Селим окрикнул юношу - на корме показался второй загребной, доверенный человек капитана. Еще не пришедший в себя от сна и спиртного, он неуклюже возился с луком и стрелой. Расстояние было слишком велико для прыжка. Шимас подбросил меч, перехватил клинок пальцами и метнул его, как дротик. Тем временем лук поднялся, стрела повернулась, но в тот миг, когда загребной готов был уже спустить тетиву, брошенный клинок достиг цели и глубоко вонзился в грудь.
Схватка была быстрой, безмолвной, почти бесшумной. Взглянув в сторону берега, Шимас не увидел в бухте ни одной лодки на плаву. Солнечный свет искрился на воде, но ничто не шевелилось.
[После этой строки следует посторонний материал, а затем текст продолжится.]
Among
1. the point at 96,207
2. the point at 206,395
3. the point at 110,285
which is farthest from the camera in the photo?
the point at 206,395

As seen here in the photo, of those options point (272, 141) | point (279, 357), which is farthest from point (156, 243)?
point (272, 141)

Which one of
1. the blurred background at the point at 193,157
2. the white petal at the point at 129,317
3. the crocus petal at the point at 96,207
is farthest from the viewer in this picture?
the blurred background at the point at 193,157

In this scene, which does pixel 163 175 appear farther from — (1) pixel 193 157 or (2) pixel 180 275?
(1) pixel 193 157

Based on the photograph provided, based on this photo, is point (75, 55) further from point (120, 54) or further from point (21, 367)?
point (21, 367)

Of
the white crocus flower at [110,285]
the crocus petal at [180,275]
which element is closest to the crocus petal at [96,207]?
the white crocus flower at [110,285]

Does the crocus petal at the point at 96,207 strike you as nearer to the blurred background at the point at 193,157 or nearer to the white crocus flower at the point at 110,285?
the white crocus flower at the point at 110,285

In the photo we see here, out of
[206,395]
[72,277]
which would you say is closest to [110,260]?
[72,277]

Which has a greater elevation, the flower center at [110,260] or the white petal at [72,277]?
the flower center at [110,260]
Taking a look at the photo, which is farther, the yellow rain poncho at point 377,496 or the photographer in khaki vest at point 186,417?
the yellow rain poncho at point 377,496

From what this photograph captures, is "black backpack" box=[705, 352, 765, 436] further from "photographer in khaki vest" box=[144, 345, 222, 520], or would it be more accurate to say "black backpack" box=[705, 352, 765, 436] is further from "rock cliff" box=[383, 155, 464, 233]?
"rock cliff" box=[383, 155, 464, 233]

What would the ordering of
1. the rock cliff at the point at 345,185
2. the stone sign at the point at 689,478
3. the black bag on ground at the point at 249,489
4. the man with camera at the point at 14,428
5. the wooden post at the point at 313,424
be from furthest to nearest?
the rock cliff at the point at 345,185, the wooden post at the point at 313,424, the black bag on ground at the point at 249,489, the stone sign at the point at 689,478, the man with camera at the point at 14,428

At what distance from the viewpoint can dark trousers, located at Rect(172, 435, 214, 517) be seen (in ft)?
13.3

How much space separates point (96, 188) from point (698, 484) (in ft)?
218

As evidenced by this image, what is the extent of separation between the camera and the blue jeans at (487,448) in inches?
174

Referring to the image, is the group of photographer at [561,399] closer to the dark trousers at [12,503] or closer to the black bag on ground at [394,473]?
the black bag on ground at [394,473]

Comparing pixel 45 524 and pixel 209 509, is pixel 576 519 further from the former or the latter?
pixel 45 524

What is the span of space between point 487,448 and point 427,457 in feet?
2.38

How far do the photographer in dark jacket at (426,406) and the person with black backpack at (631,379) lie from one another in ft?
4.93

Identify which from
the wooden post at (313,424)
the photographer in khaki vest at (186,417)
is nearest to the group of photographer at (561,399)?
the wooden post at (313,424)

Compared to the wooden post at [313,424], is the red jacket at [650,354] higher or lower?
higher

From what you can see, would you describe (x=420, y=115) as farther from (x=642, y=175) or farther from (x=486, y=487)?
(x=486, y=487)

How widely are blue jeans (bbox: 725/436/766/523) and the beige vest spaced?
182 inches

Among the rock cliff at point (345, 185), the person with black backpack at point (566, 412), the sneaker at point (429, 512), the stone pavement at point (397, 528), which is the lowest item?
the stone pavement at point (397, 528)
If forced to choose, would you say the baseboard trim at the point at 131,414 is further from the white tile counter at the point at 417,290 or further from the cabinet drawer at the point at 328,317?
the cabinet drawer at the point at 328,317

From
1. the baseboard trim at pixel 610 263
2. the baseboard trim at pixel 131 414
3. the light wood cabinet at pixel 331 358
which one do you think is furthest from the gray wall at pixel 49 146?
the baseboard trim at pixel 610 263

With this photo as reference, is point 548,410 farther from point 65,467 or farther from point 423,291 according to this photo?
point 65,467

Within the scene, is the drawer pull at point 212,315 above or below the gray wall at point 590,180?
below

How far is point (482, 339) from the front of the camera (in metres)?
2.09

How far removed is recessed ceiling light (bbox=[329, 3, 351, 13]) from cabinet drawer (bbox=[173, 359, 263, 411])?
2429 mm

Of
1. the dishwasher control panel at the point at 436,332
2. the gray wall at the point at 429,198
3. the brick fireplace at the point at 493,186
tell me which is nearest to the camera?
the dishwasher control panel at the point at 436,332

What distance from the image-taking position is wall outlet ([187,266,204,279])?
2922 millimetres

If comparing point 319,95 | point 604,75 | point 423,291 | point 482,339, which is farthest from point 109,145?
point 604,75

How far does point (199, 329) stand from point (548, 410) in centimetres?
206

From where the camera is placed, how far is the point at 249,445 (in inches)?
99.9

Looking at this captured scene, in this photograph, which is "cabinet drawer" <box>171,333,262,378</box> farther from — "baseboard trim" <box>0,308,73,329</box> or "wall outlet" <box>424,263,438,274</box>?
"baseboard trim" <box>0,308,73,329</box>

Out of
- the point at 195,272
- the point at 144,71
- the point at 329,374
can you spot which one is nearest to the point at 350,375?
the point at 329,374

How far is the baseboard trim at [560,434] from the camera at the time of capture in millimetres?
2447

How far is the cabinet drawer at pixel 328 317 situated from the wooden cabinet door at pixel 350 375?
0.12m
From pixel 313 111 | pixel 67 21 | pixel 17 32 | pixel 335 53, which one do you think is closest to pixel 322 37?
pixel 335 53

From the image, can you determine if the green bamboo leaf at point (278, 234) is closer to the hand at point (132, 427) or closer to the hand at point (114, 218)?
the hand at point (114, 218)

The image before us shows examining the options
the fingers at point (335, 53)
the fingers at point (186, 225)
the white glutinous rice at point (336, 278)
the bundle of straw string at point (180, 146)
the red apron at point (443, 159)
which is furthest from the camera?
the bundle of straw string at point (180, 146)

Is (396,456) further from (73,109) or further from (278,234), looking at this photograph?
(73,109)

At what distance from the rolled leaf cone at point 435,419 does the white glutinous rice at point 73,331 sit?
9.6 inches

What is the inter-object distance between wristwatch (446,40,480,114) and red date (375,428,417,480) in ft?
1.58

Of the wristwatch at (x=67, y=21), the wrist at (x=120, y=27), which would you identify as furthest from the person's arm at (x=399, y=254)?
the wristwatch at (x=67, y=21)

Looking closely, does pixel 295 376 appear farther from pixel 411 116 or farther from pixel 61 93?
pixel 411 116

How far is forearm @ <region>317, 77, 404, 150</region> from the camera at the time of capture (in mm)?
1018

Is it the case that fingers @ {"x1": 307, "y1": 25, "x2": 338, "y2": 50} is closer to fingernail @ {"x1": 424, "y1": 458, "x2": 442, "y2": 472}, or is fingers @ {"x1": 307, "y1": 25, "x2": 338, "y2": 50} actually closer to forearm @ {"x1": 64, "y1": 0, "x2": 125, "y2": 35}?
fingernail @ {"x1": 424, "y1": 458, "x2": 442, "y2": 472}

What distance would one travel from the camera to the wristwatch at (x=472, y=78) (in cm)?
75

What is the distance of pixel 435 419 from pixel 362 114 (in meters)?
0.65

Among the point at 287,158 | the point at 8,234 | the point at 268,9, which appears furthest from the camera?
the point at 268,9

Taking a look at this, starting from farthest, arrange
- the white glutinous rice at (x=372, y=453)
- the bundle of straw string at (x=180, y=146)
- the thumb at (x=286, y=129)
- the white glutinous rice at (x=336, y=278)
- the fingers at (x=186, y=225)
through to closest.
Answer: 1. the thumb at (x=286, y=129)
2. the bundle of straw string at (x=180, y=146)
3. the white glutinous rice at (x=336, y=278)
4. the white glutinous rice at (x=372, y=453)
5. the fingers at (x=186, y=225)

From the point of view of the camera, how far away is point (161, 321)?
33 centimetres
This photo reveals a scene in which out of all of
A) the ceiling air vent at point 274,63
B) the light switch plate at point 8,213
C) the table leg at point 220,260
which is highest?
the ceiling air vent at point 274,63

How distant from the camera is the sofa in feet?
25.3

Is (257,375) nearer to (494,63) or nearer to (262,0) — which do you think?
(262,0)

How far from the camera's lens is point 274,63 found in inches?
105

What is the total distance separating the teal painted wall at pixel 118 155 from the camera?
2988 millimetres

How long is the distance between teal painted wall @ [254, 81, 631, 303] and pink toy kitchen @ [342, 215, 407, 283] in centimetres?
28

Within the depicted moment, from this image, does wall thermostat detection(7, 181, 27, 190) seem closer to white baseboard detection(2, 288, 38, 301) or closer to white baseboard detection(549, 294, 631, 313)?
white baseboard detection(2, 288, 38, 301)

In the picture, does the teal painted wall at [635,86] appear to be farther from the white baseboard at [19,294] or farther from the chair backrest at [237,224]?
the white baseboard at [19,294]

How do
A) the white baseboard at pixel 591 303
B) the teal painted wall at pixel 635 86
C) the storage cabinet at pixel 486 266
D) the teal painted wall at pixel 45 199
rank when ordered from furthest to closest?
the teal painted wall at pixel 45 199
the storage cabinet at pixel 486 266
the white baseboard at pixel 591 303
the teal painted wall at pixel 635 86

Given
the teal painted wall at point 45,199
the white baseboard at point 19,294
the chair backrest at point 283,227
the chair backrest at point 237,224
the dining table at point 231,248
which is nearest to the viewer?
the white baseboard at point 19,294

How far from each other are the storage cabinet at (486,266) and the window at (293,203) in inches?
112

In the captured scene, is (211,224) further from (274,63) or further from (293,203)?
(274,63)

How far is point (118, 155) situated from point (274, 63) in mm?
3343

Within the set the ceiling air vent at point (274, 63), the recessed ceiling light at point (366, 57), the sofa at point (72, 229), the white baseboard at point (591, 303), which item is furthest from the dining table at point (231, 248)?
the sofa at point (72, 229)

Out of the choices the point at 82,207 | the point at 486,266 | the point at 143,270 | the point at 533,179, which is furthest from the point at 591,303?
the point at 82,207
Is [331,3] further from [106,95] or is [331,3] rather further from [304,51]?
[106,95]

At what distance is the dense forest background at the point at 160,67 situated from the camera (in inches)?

Спящий стражник оказался связан прежде, чем проснулся, а юноша бросился за инструментами к рундуку оружейника.
"Аллах великий, как, оказывается, в воображении легко избавиться от плена!.."
Ломом он сорвал замки на цепях Селима, и уже вместе они побежали расковывать брата Селима - Рыжего Марка. Рабы хватали их за одежду, просили освободить их, но первым должен был стать, конечно, Рыжий Марк.
"И не только потому, что Марк был братом Селима… И даже не потому, что мы с ним дружили, - самое главное, мне был необходим еще хоть один сильный человек рядом, чтобы удержать дисциплину, необходимую для нашего спасения! Когда же были освобождены Селим и Рыжий Марк, я понял, что надо делать".
Шимас едва не застонал - так свежи были "воспоминания" о недавнем спасении. Еще миг, и он бы стал рассматривать кисти рук, отыскивая следы от мокрых веревок. Да, сейчас он был там, на палубе галеры. Он спасался сам и спасал друзей.
Когда люди поднялись на палубу, Шимас взял Рыжего Марка за плечо:
- Я хочу, чтобы галера была вычищена и вымыта - вся, от носа до кормы.
- Что? - Высоченный исхудавший галл не поверил своим ушам. - Нам надо бежать!